Syntax Warning: May not be a PDF file (continuing anyway)
Syntax Error: Couldn't find trailer dictionary
Syntax Error: Couldn't read xref table

Why is this happening? What is the correct way to call/start a subprocess in pythonanywhere?

is there any reason why you are first loading a file and then giving it to the subprocess stdin? (why not just give it the file like you did in the bash command?)

I was trying to process the file from memory (so that I don't need to save it in the server) after upload, but it doesn't work even if I save it, and then pass the filepath to the subprocess command.

If I open a bash shell and paste the exact same command that I'm passing inside the subprocess, it works. From inside the flask route it doesn't.

I can implement this workflow locally, but here I am not able to get the subprocess to even run. I tried all kind of variations (subprocess.Popen, subprocess.run, subprocess.check_output, etc..) and none works. No errors or whatsoever, so can you tell me how to do this? Or am I thread limited because of free account? A little explanation would be nice.

Ah- how long does this conversion take?

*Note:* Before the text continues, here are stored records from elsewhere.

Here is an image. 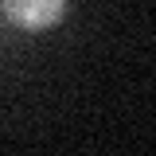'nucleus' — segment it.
<instances>
[{
	"label": "nucleus",
	"mask_w": 156,
	"mask_h": 156,
	"mask_svg": "<svg viewBox=\"0 0 156 156\" xmlns=\"http://www.w3.org/2000/svg\"><path fill=\"white\" fill-rule=\"evenodd\" d=\"M4 16L12 20L16 27H27V31H43L62 20L66 12V0H0Z\"/></svg>",
	"instance_id": "1"
}]
</instances>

And does it use up excessive memory (eg: 3GB+)? If so your subprocess may be getting killed. Alternatively, one gotcha could be that you are using a relative file path and the subprocess isn't finding the file?

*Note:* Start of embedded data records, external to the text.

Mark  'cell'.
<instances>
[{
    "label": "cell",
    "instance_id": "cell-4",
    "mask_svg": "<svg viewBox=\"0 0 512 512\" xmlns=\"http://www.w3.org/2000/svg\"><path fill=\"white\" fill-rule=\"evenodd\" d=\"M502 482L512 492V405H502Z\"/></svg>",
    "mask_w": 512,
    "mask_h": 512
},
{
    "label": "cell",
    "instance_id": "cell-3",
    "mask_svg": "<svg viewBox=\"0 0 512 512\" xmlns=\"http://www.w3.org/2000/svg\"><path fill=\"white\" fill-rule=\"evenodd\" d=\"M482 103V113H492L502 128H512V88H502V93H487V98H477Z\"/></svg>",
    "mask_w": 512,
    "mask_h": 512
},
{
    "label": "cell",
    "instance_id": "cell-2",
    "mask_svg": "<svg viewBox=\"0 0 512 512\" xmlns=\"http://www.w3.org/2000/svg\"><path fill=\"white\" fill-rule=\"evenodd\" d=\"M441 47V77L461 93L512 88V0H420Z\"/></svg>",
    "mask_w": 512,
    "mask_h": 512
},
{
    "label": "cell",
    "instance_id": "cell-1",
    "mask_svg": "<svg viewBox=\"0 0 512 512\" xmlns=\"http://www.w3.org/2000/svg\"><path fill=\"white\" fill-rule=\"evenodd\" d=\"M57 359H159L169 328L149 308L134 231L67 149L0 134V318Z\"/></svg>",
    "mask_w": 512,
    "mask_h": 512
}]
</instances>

I would also double check the version of all the diff libraries you are using to make sure they are the same locally vs on PythonAnywhere. Another thing to check would be if your file is just messed up (eg: over the http request, the file content etc somehow changed).

Sorry, but that can't be the case. The pdf I am using to extract the images is a simple print of the google home page. It doesn't even take 1 second to run, via the bash shell.

Also, I am not using any external libraries besides the standard python lib.

Please check the code below, because to me it is not making sense as why it doesn't work:

1.Running via python shell:

>>>import subprocess
>>>bashCommand = "pdfimages -j 'tmp/data.pdf' conv"                                                                                                                                                                                                                                        
>>>subprocess.check_output(['bash','-c', bashCommand])
b''

And the images are correctly extracted from the pdf.

2.Making a POST to the flask app route, where I have this:

    if os.path.isfile(os.path.join(UPLOAD_FOLDER, 'data.pdf')):

        bashCommand = "pdfimages -j 'tmp/data.pdf' conv"
        subprocess.check_output(['bash','-c', bashCommand])

gives the following error:

subprocess.CalledProcessError: Command '['bash', '-c', "pdfimages -j 'tmp/data.pdf' conv"]' returned non-zero exit status 1.

os.path.join(UPLOAD_FOLDER, 'data.pdf') may be different from 'tmp/data.pdf'

try

bashCommand = "pdfimages -j '%s' conv" % os.path.join(UPLOAD_FOLDER, 'data.pdf')

CalledProcessError also provides the output of running your command, so you can use that to see what the problem was.